Added to long-standing issues surrounding identity are new ones brought on by breakthroughs in medicine, such as assisted reproduction.  “These have become issues of religious law,” Sokoloff notes, since tradition holds that any individual born to a Jewish mother is a Jew. In cases of a surrogate mother, for example, does Jewishness come from the woman who contributes the ovum or the woman who carries the child in utero?

Examples of different views of Jewish identity abound. In the American Southwest, some individuals have learned that they may have descended from Jews who lived in Spain six centuries ago and were forced to convert to Catholicism under penalty of death; now, these people are rediscovering their  Jewish past and in some cases have claimed a Jewish heritage.

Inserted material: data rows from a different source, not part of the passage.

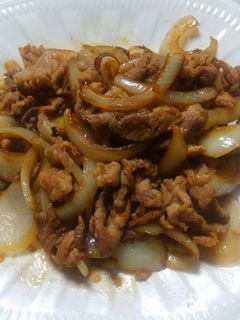 豚肉の生姜焼き-レシピのメイン写真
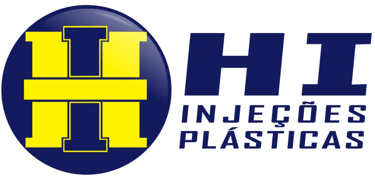 H. I. INJEÇÕES PLÁSTICAS logo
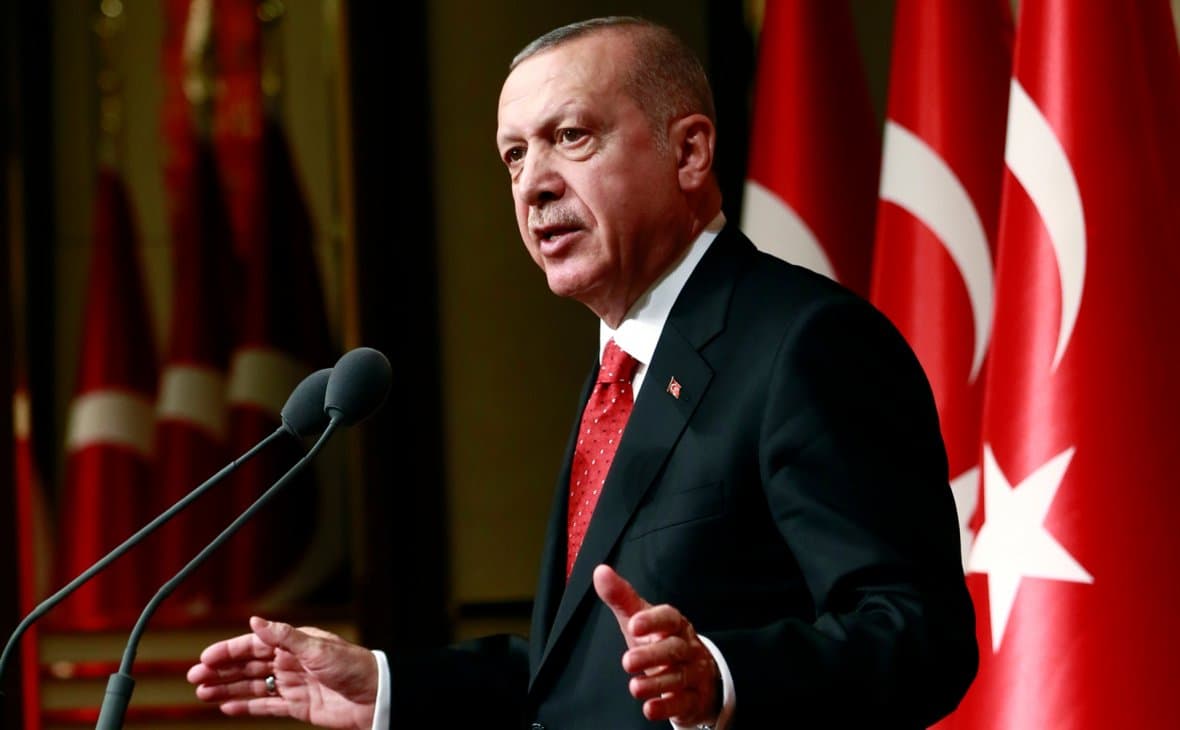 Turkiya Yaqin Sharq bo‘yicha AQSh taklif qilgan "asr kelishuvi"ni qo‘llab-quvvatlamadi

Other people identify with Jewishness without claiming to be Jews, notes an anthropologist who has written one of the essays in this volume. In Kazimierz, Poland, a town close to the former death camps at Auschwitz, the Jewish heritage tourist industry is largely run by non-Jews, some of whom feel a special closeness to Jews. American and Israeli Jews who come to this town, seeking information about their ancestry or attempting to learn more about the Holocaust, at times resent these non-Jews, claiming that “actual” Jews should serve as guides to the Jewish past.  The situation in Poland is complicated, too, by the fact that many Poles have Jewish ancestors. One such Pole cited in this essay describes himself as a Catholic who feels “Jew-ish,” using the word as an adjective.

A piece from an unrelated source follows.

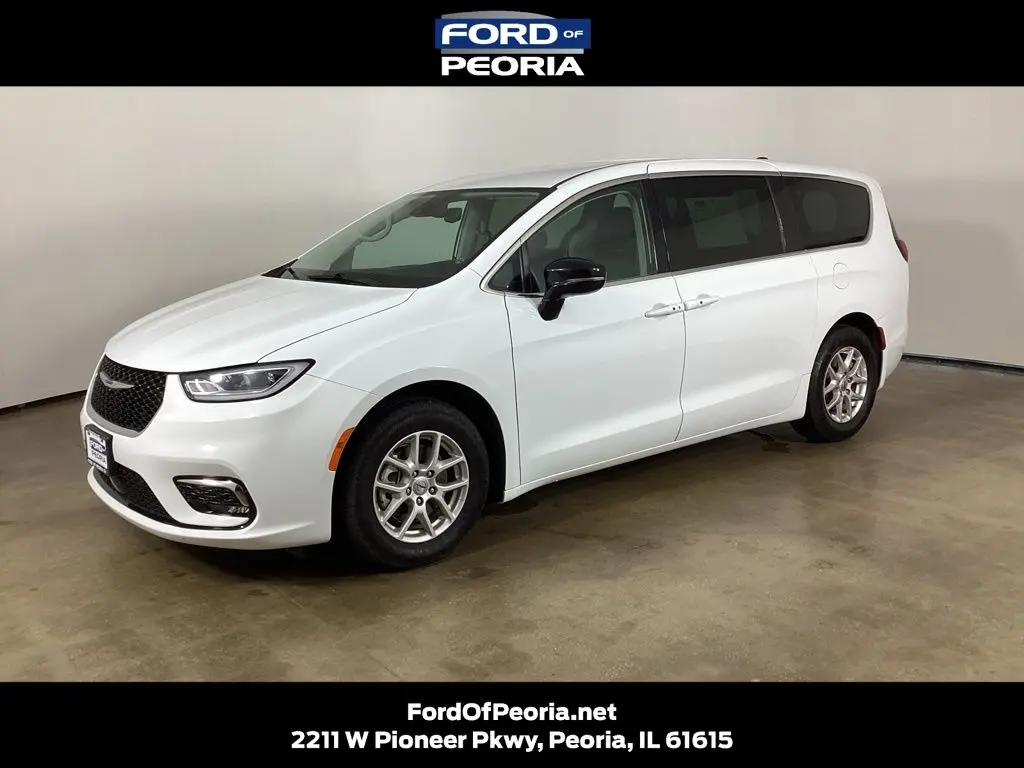 2024 Chrysler Pacifica - $24,664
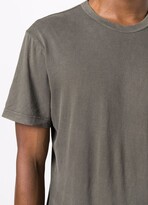Thumbnail for your product : James Perse round neck cotton T-shirt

Both Sokoloff and Glenn have contributed essays to the book, focusing on how stereotypes are used. “Stereotypes have a bad rap,” says Sokoloff. “They can perform all kinds of functions in boundary-drawing. In my study of literature I find that stereotypes can be used in creative and artistic ways, to help define when boundaries are open and when they are closed.”

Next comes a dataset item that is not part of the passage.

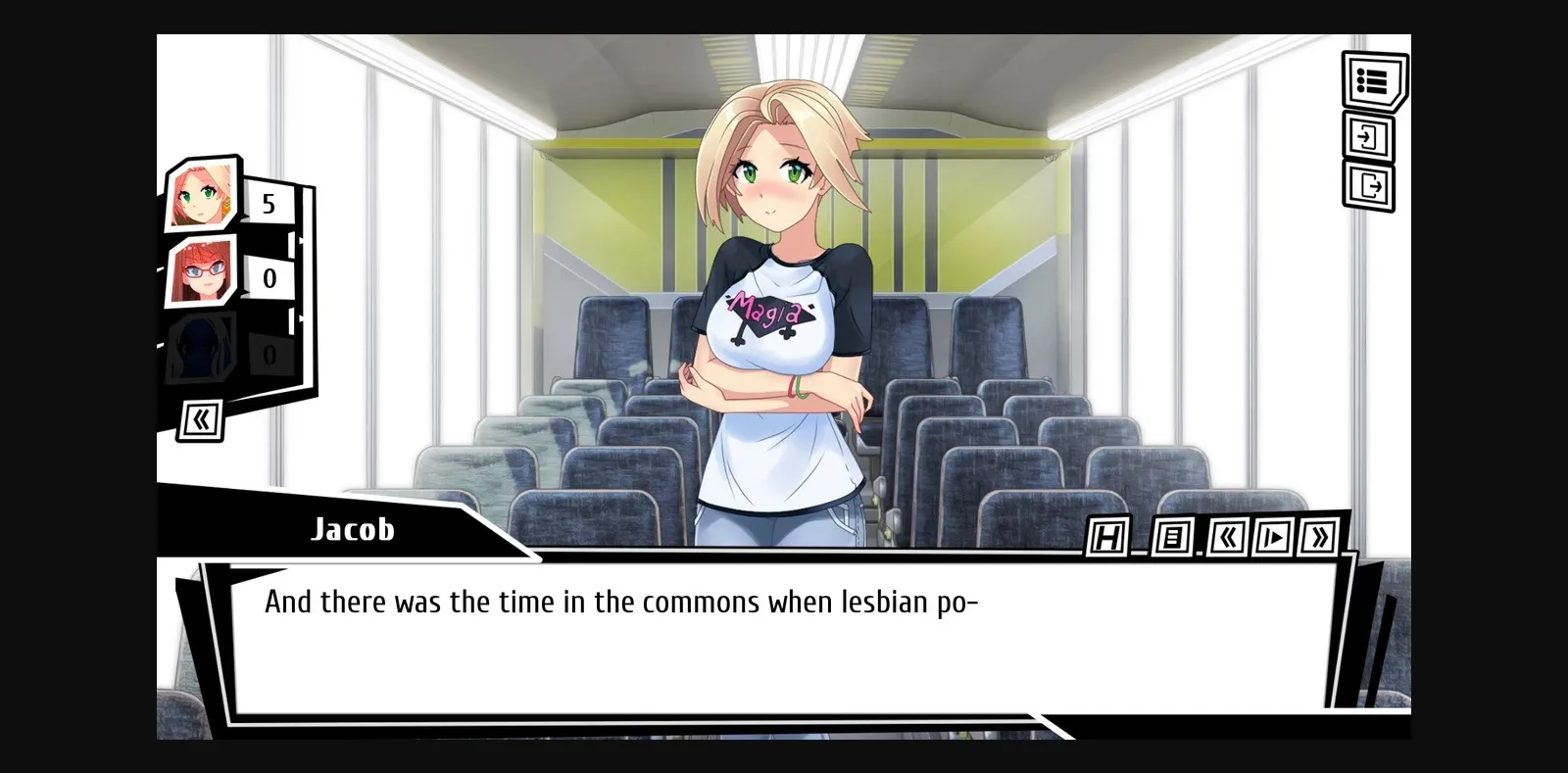 VN Ren'Py Abandoned Cosplay Convention Crisis [v0.2.6.2] [Midnight Hearts] | Free Adult Games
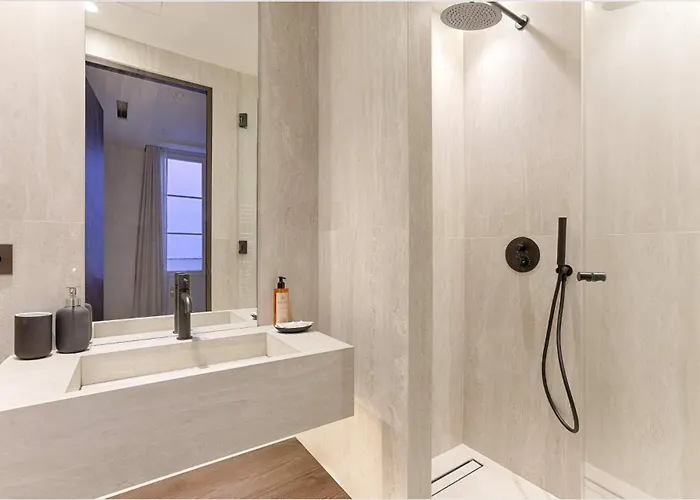 Luxury Sentier Montorgueil Ii *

Glenns essay on this topic suggests that stereotypes about Jewish looks have also provided Jews with a way of knowing who is Jewish. In popular culture and everyday behavior, looking for Jews on the basis of their looks is a very Jewish way of knowing who is Jewish, yet how do we reconcile this behavior with a century of social scientific thinking that attributes stereotypes of Jewish looks to racist thinking? And what does the continuous and shifting public Jewish discourse about whether Jews look “Jewish” reveal about the complex and contradictory meanings that Jews have attached to the notion of their own physical differences?

“Jewish identity is very much a moving target,” Glenn says. “There are always new cases of contest, and as we have an ever more globalized world, they are likely to arise more often.” “Our book is not meant to reach a consensus,” explains Sokoloff, “because the answer to the question “Who is a Jew?” depends on who is asking.

“What holds this volume together,” says Glenn, “is that each essay, in its own way, talks about struggles over definitions and the inability to solve the conundrums of Jewish identity.”

Sokoloff and Glenn will be discussing their book at 7 p.m. Thursday, March 3 at the University Bookstore.